Provided data Start Marker
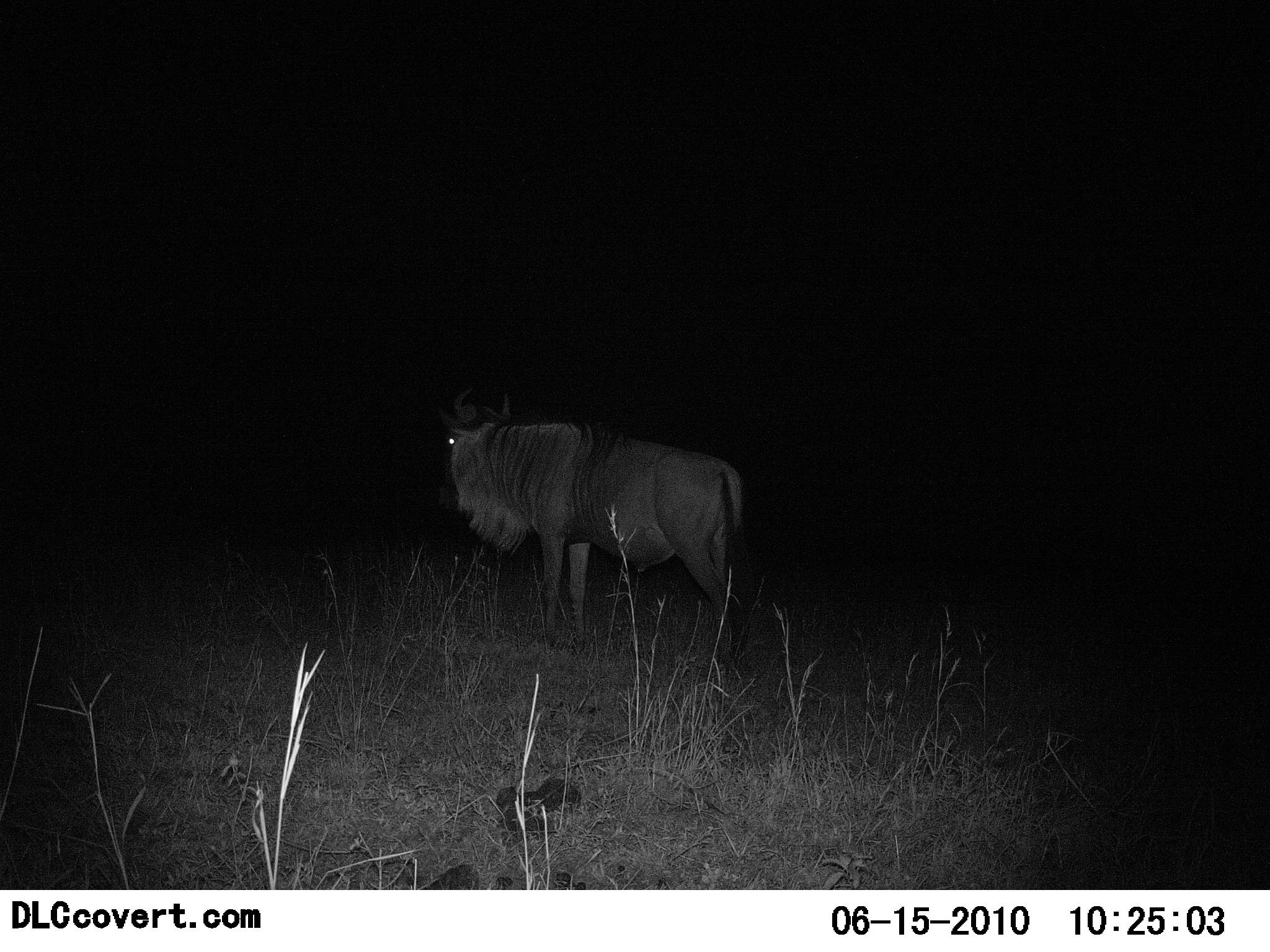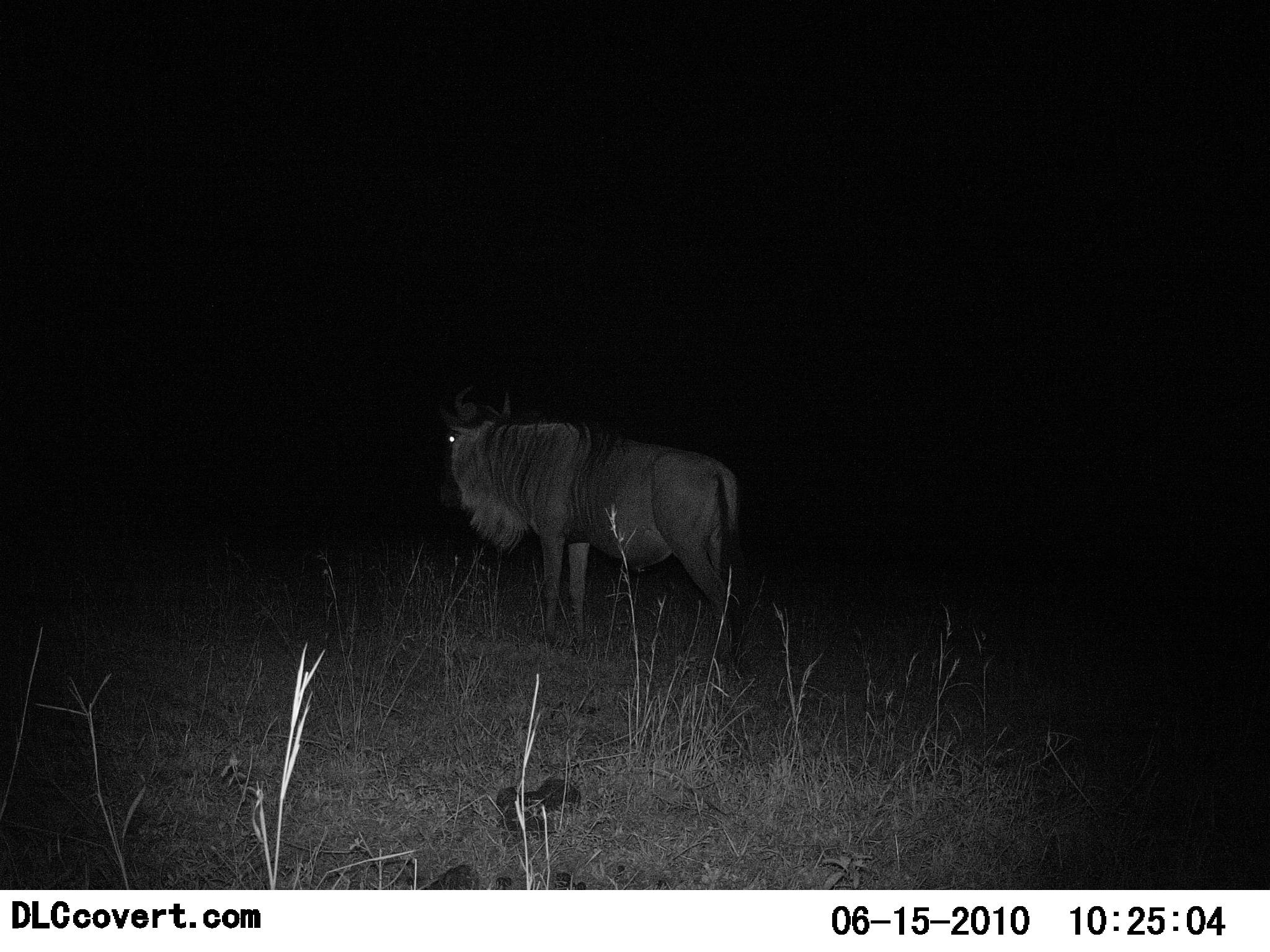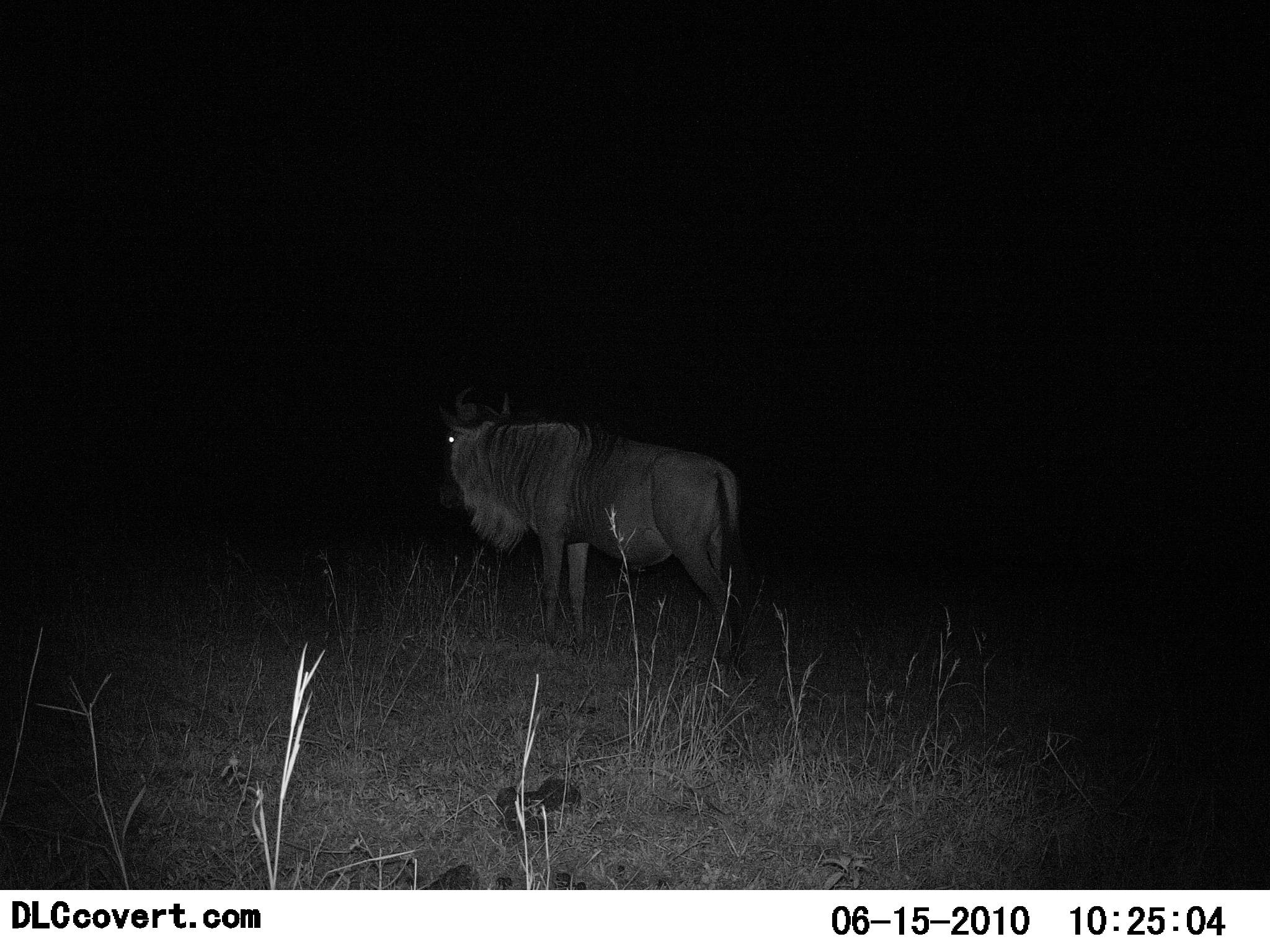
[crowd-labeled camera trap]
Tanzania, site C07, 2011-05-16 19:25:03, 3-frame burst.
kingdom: Animalia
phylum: Chordata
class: Mammalia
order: Artiodactyla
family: Bovidae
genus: Connochaetes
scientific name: Connochaetes taurinus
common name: blue wildebeest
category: wildebeest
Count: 1.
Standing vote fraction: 92%.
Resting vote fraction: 15%.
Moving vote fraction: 0%.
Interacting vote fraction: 0%.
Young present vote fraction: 0%.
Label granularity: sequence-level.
Provided data End Marker
Reproduce the final stretch of the data above: every line from the one holding "common name: blue wildebeest" through the end, inclusive, exactly as written and nothing else.

common name: blue wildebeest
category: wildebeest
Count: 1.
Standing vote fraction: 92%.
Resting vote fraction: 15%.
Moving vote fraction: 0%.
Interacting vote fraction: 0%.
Young present vote fraction: 0%.
Label granularity: sequence-level.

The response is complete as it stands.